Chapitre IV.
Prédicateurs français.
Bourdaloue, dit Voltaire, fut le premier qui fit entendre dans la chaire une raison toujours éloquente. Peut-être, ajoute M. de La Harpe, faut-il restreindre cet éloge en l’expliquant. Bourdaloue fut le premier qui eut toujours dans la chaire l’éloquence de la raison : il sut la substituer à tous les défauts de ses contemporains. Il leur apprit le ton convenable à la gravité d’un saint ministère, et le soutint constamment dans ses nombreuses prédications. Uniquement pénétré de l’esprit de l’évangile et de la substance des livres saints, il traite solidement un sujet, le dispose avec méthode, l’approfondit avec vigueur. Ce qu’on admire principalement dans Bourdaloue, dit M. Maury, c’est la fécondité inépuisable de ses plans, qui ne se ressemblent jamais ; c’est cette abondance de génie, qui ne laisse rien à imaginer au-delà de chacun de ses discours, quoiqu’il en ait composé plusieurs sur la même matière ; c’est l’enchaînement qui règne entre toutes ses idées ; c’est l’art avec lequel il fonde nos devoirs sur nos intérêts ; c’est enfin la connaissance la plus profonde de la religion, et l’usage admirable qu’il fait de l’Écriture et des pères. Plus profond dialecticien qu’orateur disert, Bourdaloue sait mieux dégager la vérité des chaînes tortueuses du sophisme, que trouver le chemin du cœur. Toujours conséquent, toujours nerveux, préférant aux mouvements passagers de fonction, des preuves frappantes que le temps grave toujours plus avant dans les esprits ; appelant le système entier de la religion au secours de chacun de ses sujets : raisonneur éloquent, moraliste sublime, il fera éternellement le désespoir des prédicateurs. La première partie de sa fameuse Passion, dans laquelle il prouve que la mort du fils de Dieu est le triomphe de sa puissance, est regardée comme le chef-d’œuvre de l’éloquence chrétienne. Rien ne tient à côté de cette première partie, pas même la seconde, qui serait belle partout ailleurs.
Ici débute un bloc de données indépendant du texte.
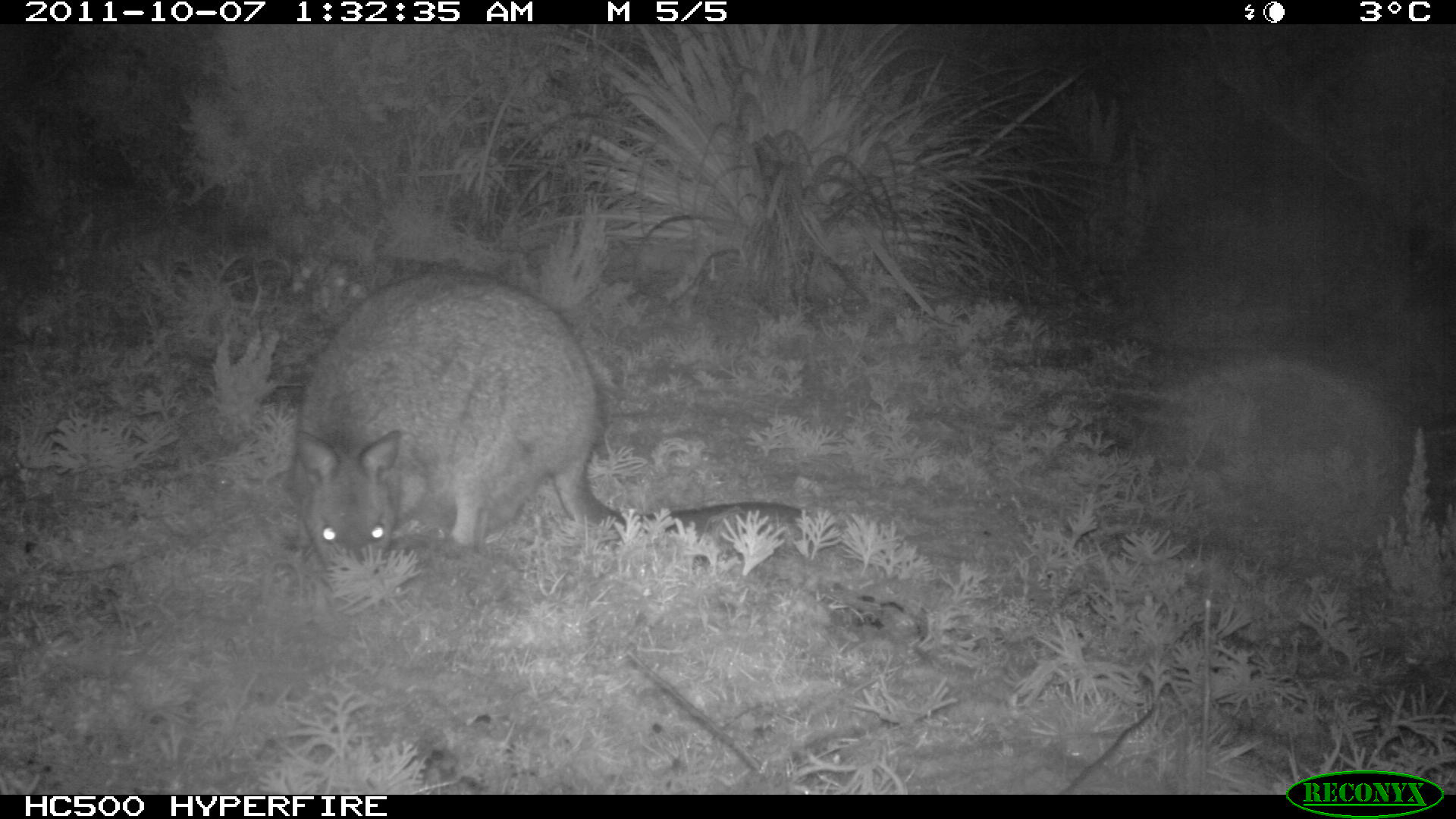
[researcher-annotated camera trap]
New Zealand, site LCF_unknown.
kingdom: Animalia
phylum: Chordata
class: Mammalia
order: Diprotodontia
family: Macropodidae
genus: Notamacropus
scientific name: Notamacropus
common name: wallaby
Wallaby (Notamacropus).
Mais plus occupé de prouver, que jaloux d’émouvoir et d’attendrir, rarement Bourdaloue s’abandonne à ces grands mouvements qui surprennent, agitent et remuent l’auditeur. La pénible uniformité de ses raisonnements n’est presque jamais interrompue par les mouvements de l’âme, et rarement son expression reçoit de la couleur. C’est un excellent théologien, plutôt qu’un puissant prédicateur.
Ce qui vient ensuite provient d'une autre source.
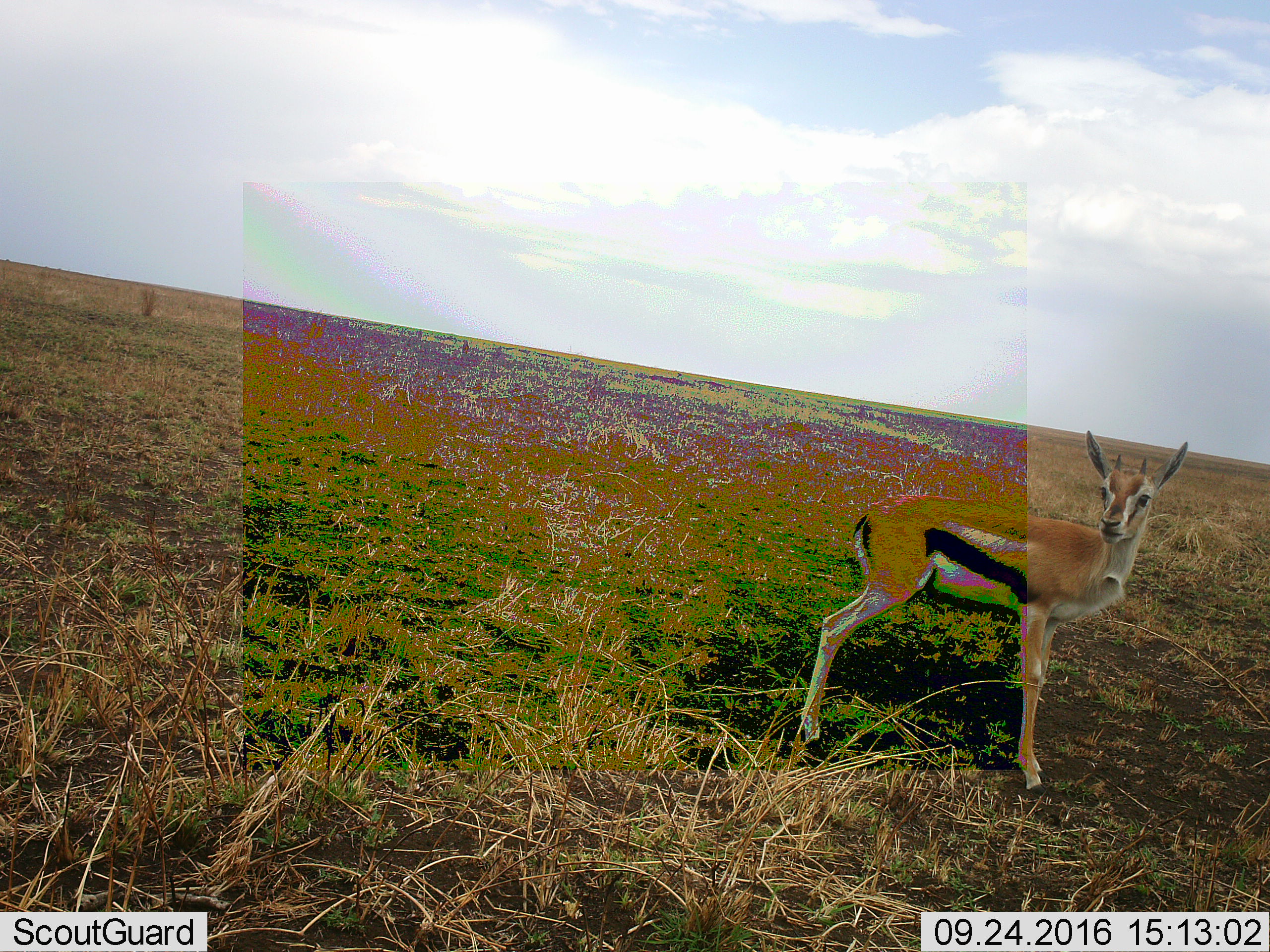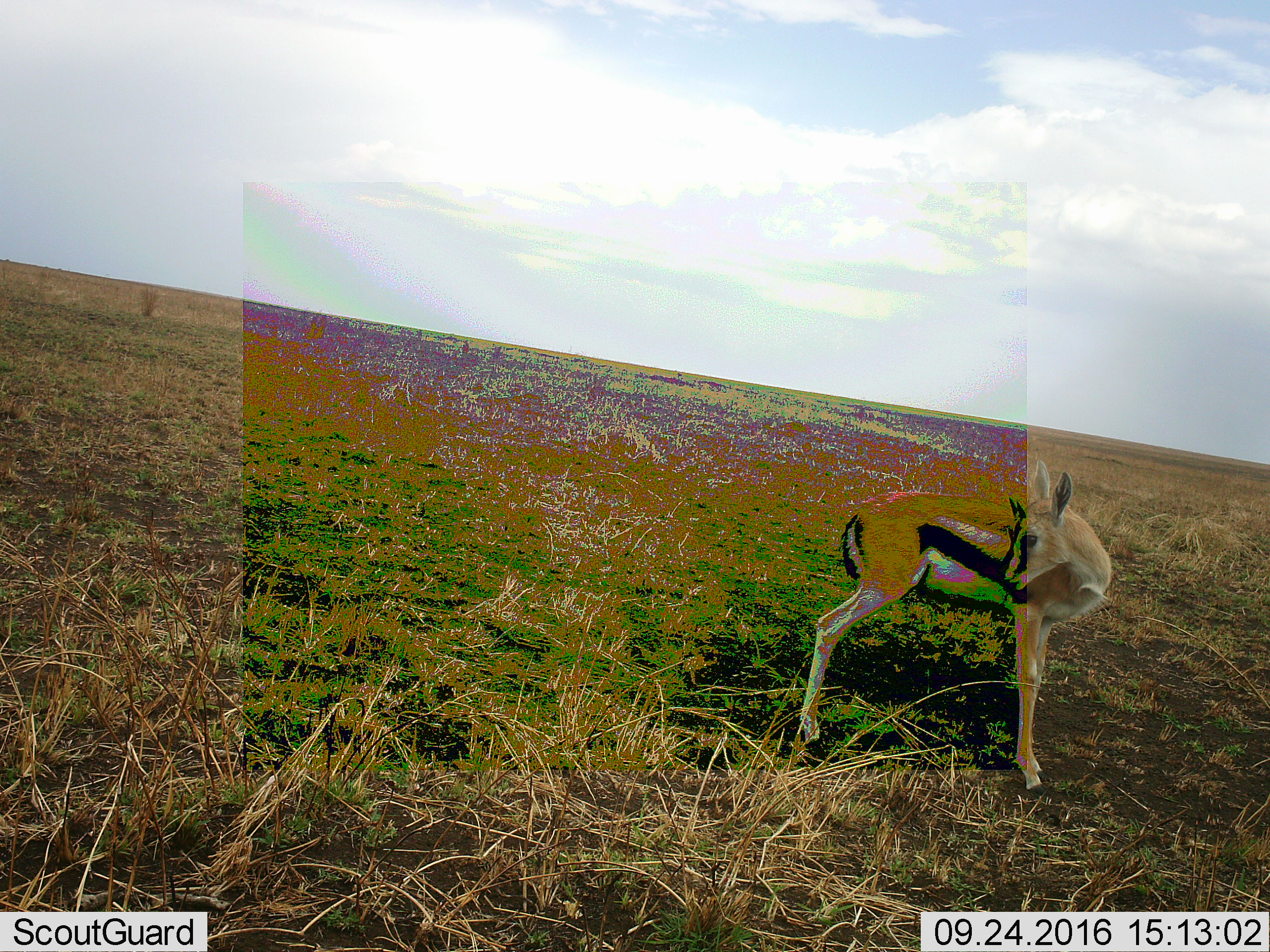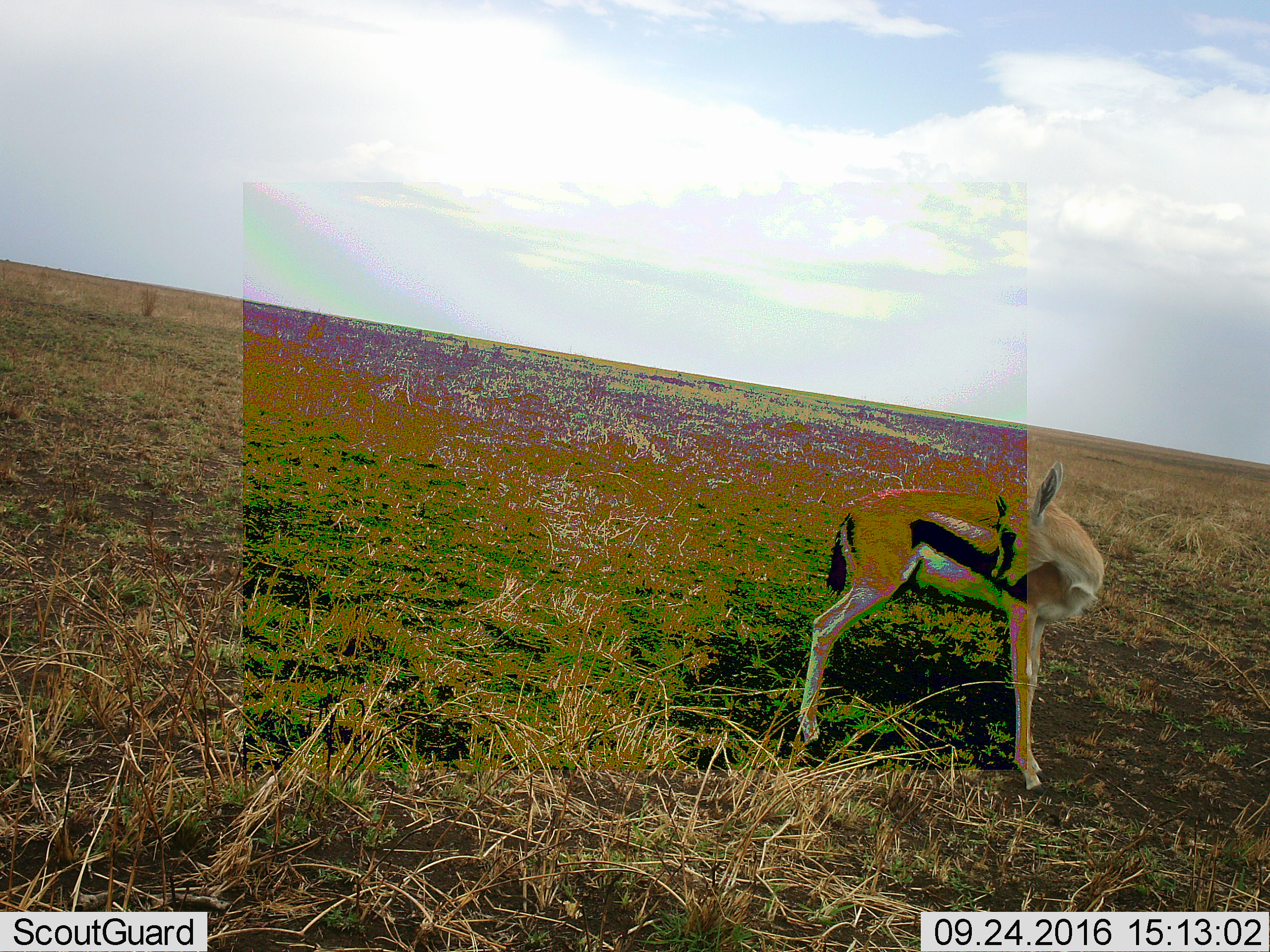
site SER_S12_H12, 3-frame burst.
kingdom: Animalia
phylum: Chordata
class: Mammalia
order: Artiodactyla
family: Bovidae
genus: Eudorcas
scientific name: Eudorcas thomsonii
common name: thomson's gazelle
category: gazellethomsons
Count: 1.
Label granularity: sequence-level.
Ses plus beaux sermons, ceux que l’on n’a jamais assez lus, et dans lesquels on rencontre toujours de nouvelles beautés, sont ceux sur la Conception, la Passion et la Résurrection. Nous regrettons bien sincèrement que la nature et les bornes de notre ouvrage ne nous permettent pas d’offrir en entier de pareils morceaux à l’admiration de nos lecteurs. Mais il n’en est pas d’un sermon de Bourdaloue, comme d’un autre ouvrage d’éloquence. Ici toute la beauté est souvent dans la force, et la force est dans l’ensemble du discours. Nous ne pouvons donc qu’indiquer ceux qui peuvent devenir l’objet d’une étude plus utile et d’une instruction plus générale.
Les sermons de Cheminais ne sont pas sans quelque mérite, et le charme qu’il mettait dans son débit lui procura une vogue passagère, dont l’impression fut le terme, comme elle l’a été de la réputation de Bretonneau, et de quelques autres sermonaires leurs contemporains, qui, depuis longtemps, ne sont plus guère lus.
C’est une opinion assez généralement reçue, que Bossuet, qui devait à la chaire une partie de sa célébrité, effrayé de la grande réputation de Bourdaloue, n’osa pas lutter contre ce fameux jésuite, et aima mieux être le premier dans la controverse, que le second dans la chaire. Mais il en est de cette opinion, comme de beaucoup d’autres qui s’accréditent faute de réflexion, et qui ne tiennent pas à l’examen. Bossuet et Bourdaloue ont parcouru ensemble la même carrière ; ils ont été par conséquent rivaux ; ils ont été comparés et jugés par leurs auditeurs. Ce n’est donc pas dans la prétendue vanité de Bossuet, qu’il faut juger les motifs de sa retraite de la chaire, et de l’oubli complet où il laissa ses sermons pendant les vingt-cinq dernières années de sa vie. Il est bien plus vraisemblable que les soins importants de l’épiscopat, la nécessité et le désir de s’y livrer tout entier, déterminèrent Bossuet à renoncer à la chaire, où il ne reparut plus que de temps en temps, pour l’illustrer à jamais par ses belles oraisons funèbres.